Bessie put the grocery list back in her pocketbook. “Dead Cow Creek?”

“Oh, you know, Miz Bloodworth.” Mrs. Hancock leaned forward, an avid look on her face. “That creek out west of town, where Mickey LeDoux makes his moonshine. One of the boys out there got shot last night and the still got busted up.”

“Oh, for pity’s sake!” Bessie exclaimed, horror-struck. “Shot, really? Who was it?”

“Nobody’s said yet,” Mrs. Hancock replied. “If they have, I haven’t heard.”

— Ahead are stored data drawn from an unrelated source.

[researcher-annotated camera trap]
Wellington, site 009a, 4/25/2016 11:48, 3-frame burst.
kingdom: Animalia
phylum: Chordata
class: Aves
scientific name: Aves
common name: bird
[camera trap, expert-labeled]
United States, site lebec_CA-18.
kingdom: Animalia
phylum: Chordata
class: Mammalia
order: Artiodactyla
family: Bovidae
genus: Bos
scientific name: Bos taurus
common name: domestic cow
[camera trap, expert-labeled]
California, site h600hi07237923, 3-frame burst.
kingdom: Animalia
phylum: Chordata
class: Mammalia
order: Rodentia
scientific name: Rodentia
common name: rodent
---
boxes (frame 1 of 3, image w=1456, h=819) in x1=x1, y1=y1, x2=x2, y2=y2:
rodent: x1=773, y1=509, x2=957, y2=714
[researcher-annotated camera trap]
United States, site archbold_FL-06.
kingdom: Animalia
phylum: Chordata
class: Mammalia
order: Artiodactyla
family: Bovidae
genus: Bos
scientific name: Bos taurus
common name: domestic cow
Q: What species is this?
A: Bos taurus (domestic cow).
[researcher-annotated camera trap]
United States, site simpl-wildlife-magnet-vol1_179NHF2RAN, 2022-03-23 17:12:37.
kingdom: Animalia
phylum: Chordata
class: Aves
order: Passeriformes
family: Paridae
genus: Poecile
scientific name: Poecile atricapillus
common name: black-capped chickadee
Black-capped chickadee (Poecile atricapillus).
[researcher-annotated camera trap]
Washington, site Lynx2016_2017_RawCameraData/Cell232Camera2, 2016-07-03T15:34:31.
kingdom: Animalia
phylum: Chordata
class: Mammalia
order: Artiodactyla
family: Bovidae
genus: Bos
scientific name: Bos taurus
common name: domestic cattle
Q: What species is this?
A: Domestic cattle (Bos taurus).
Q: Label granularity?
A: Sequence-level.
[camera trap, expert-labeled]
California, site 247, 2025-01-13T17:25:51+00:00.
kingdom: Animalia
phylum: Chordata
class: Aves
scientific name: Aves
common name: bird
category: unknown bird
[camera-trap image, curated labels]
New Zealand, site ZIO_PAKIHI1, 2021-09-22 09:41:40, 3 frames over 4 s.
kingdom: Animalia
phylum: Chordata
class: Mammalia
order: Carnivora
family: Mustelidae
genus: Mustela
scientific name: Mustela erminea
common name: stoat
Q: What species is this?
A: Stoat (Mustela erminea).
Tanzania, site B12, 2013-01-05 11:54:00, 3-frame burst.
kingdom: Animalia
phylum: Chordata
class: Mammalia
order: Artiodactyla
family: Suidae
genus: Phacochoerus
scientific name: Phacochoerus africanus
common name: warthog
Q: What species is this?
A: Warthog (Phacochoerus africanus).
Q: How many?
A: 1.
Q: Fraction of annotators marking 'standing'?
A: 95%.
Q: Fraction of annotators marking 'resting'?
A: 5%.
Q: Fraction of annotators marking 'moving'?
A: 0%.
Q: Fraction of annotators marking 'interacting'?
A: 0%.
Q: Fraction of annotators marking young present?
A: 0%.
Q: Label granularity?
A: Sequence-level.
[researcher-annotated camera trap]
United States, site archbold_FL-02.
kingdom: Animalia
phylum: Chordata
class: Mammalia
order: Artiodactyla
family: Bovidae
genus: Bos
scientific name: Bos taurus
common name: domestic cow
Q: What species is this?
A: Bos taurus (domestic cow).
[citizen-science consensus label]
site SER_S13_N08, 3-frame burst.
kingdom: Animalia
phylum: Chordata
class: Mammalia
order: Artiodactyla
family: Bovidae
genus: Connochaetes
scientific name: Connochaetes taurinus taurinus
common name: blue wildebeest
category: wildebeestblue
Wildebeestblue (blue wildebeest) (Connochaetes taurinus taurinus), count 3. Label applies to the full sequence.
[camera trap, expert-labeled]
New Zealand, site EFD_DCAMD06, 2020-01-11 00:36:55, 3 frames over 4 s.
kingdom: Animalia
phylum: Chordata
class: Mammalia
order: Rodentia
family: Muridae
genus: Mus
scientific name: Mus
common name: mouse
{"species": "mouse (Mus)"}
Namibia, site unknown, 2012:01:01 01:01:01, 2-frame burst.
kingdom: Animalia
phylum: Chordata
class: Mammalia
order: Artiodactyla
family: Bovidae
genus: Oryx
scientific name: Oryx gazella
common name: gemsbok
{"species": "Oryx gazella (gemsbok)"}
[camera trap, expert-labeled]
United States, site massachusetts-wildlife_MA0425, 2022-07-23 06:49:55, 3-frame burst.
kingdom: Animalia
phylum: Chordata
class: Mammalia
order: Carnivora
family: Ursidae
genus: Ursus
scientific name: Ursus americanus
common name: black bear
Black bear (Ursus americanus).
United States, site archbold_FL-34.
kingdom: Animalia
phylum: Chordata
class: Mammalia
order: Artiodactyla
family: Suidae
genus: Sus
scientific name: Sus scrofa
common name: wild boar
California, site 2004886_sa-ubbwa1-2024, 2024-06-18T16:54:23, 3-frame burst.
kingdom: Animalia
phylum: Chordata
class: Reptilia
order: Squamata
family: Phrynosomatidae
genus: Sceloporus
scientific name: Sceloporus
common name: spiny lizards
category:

Bessie frowned. “Well, was he shot dead or just shot?”

“Mr. Stevens at the post office was the one who told me,” Mrs. Hancock said. “He got the news from Miz Roberts, who hadn’t heard back yet from Doc Roberts at the hospital over in Monroeville.” Edna Fay Roberts was Dr. Roberts’ wife and a usually reliable source of information about people’s illnesses and accidents.

“Well, I hope not shot dead,” Bessie said.

Mrs. Hancock set her mouth in a defiant look. “I’m not sayin’ it was right to shoot anybody, whoever done it and whoever it was got shot. But I am proud that Mickey’s still got busted up. If you ask me, it was about time.” A staunch member of Reverend Trivette’s congregation, Mrs. Hancock had long been active in the local temperance movement and had made no secret of her opposition to President Roosevelt’s election on a wet ticket. She was one of the few people in town who had voted for Hoover and the drys in last November’s election. She also refused to stock patent medicines like Lydia Pinkham’s tonic for women, which was mostly alcohol.

“Sounds like it must have been the revenuers who did the shooting,” Bessie remarked. She didn’t know much about Mickey LeDoux’s operation, but she did know that, as a practical matter, Sheriff Burns wouldn’t make a move to close down that still, let alone fire on any of the shiners working out there. They were all local boys, and the sheriff owed his election to their extended families.